思考法(その6:孫子)
- のり
- 2025年12月22日
- 読了時間: 3分
今回は、古代の兵法書だが、軍事だけでなく現代のビジネス戦略にも応用されているという「孫子」について調べてみました。
1.「孫子」とは?
紀元前5世紀頃の春秋戦国時代の中国にて、呉で将軍を務めた孫武(通称:孫子)
によって著されたとされている古代兵法書で、世界最古の軍事理論書の一つとされて
います。
しかしながら著者の孫武には謎が多く、以下の理由から後世の脚色の可能性が高いと
指摘を受けています。
・ 史料に孫武の逸話が記されているが、そこに出てくる戦術と「孫子」の理論に
食い違いがある
・ 孫武が生きていたのは春秋戦国時代(紀元前5世紀頃)とされるが、孫子の文体や
思想には戦国時代(紀元前4~3世紀)の特徴が見られる
・ 孫子は13篇に分かれ、戦略・戦術・情報戦などを網羅しているが、当時の軍事思想
としては非常に体系的すぎる
私としては後世の脚色だろうが何だろうが、役に立つものは使えばいいという考え
ですので、上記のような孫武の存在に関する考察は専門家の方にお任せしたいと
思います。
2.「孫子」のどこが現代のビジネスに応用されているのか?
「孫子」の思考法の代表的なものと、そのビジネスへの応用例を挙げてみます。
思考法 | ポイント | ビジネス応用例 | サンプル |
戦わずして勝つ | 百戦百勝は聞こえがいいが最善ではなく、戦わないで勝つことが最善である。 | 価格競争を避け、差別化・ブランド力で勝負 | Appleは、価格ではなくデザインやエコシステムで市場を支配した。 |
敵を知り己を知れば百戦危うからず | 自分と相手を正しく理解することで、自分を優位に保つ。 | 市場調査と競合分析を徹底し、自社の強み・弱みを把握 | Amazonは、顧客データを徹底分析し、競合より先に顧客ニーズを満たした。 |
勢を以て勝つ | 力だけではなく、流れや勢いを利用する。 | トレンドやテクノロジーの波を利用 | Netflixは、潮流を先取りして物理的なレンタル業からストリーミングへ転換した前衛者となった。 |
用間篇(情報戦) | 情報は勝敗を決める。 | データ分析・AIの活用で顧客行動を予測 | Googleは、膨大な検索データを基に広告戦略を展開している。 |
虚実篇(強みと弱みの活用) | 自分の弱点を隠して敵の弱点を突く。 | 競合が弱いニッチ市場で勝負 | Slackは、ゲーム開発者向け社内チャットツールをベースに開発者が抱えるコミュニケーション改善という明確な課題を深く掘り下げてビジネスハブ製品を作り上げた。 |
「孫子」の戦略の筆頭は「戦わずして勝つ」ことです。
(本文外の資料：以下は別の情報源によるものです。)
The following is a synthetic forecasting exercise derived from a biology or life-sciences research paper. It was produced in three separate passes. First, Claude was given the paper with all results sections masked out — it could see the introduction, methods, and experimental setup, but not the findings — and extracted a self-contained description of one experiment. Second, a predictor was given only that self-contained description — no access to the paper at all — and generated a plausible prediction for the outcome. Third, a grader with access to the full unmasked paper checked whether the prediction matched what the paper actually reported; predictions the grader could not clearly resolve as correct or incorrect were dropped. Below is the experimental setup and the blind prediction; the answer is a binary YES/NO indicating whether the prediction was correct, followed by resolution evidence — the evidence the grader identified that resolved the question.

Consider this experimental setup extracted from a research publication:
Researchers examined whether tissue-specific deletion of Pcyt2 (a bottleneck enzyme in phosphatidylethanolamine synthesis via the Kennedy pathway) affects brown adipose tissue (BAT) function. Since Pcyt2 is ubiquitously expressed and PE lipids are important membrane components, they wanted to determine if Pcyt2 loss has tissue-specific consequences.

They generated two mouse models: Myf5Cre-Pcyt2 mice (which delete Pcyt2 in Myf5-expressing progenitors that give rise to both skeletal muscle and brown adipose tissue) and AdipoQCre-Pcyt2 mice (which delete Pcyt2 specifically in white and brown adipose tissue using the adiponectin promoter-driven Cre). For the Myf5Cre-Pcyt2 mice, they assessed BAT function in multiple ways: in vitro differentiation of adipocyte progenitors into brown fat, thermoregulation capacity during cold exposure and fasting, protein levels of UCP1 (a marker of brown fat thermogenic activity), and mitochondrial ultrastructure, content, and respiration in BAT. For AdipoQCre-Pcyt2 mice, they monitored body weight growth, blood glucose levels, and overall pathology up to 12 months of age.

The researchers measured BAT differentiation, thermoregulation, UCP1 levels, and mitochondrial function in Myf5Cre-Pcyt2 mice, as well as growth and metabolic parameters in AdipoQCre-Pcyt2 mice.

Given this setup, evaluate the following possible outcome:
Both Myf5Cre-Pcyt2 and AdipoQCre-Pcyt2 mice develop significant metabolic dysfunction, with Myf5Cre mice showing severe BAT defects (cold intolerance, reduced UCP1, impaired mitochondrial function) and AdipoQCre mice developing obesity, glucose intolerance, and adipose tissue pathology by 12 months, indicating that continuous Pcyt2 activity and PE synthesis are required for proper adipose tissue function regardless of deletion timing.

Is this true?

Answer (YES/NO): NO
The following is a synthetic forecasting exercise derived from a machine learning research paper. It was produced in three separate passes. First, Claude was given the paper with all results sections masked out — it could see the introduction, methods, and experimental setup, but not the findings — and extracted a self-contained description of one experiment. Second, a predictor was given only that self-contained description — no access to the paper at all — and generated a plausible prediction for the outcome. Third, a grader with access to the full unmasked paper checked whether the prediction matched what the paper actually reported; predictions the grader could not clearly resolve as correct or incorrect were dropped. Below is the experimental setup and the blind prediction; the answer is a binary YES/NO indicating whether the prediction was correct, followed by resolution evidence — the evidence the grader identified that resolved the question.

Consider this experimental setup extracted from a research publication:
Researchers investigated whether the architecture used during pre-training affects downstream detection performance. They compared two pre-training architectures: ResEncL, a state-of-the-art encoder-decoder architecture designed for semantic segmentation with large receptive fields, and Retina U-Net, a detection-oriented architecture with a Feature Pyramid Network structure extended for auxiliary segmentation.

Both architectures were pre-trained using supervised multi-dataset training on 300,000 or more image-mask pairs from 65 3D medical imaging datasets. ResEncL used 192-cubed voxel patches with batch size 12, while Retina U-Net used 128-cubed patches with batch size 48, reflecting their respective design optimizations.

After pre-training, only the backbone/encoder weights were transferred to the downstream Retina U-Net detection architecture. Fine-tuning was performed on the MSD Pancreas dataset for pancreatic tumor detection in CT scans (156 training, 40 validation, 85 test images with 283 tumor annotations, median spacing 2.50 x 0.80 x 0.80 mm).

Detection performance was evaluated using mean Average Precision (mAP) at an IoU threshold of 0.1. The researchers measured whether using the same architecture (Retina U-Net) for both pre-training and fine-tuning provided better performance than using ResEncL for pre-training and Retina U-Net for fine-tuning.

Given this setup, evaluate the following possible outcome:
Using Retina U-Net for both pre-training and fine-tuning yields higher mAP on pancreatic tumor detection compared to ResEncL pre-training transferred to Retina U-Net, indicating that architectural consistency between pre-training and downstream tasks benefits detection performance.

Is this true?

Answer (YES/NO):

これは、「直接対決を避け、情報・
準備・タイミングで勝つ」ことを説いており、現代の競争戦略そのものです。
3.所感
「戦わずして勝つ」が実現できればこれに越したことはないのですが、当然ながらそう
簡単に実現できるものではありません。「運が良ければ戦わずに済む」ということ
ではなく、情報収集と準備によって、実行に移した時点で勝利がほぼ確定している状態
に持って行くという考え方です。
この考え方に倣い、何事をするにもその実行段階が「勝利の確認作業」となるように、
情報収集・準備をしていこうと思います。